### Exercise requirements
Copy the records below exactly as they stand. Leave out the pictures.

┄┄┄┄┄┄┄┄┄┄┄┄┄┄┄┄┄┄┄┄

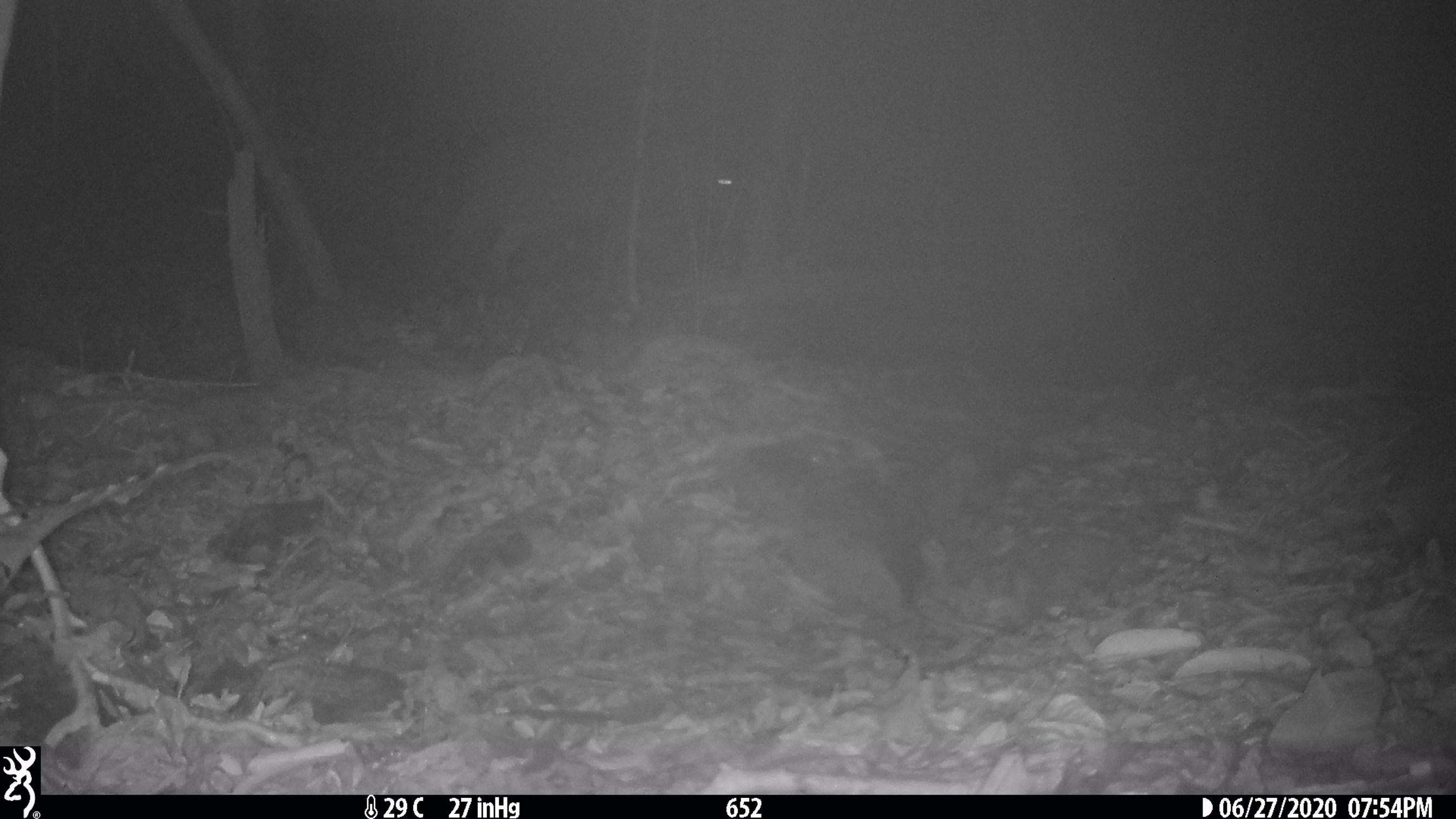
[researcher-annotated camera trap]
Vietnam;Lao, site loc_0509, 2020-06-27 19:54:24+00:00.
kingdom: Animalia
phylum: Chordata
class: Mammalia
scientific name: Mammalia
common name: mammal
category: unidentified small mammal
Unidentified small mammal (mammal) (Mammalia). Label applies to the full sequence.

┄┄┄┄┄┄┄┄┄┄┄┄┄┄┄┄┄┄┄┄

### Written response
[researcher-annotated camera trap]
Vietnam;Lao, site loc_0509, 2020-06-27 19:54:24+00:00.
kingdom: Animalia
phylum: Chordata
class: Mammalia
scientific name: Mammalia
common name: mammal
category: unidentified small mammal
Unidentified small mammal (mammal) (Mammalia). Label applies to the full sequence.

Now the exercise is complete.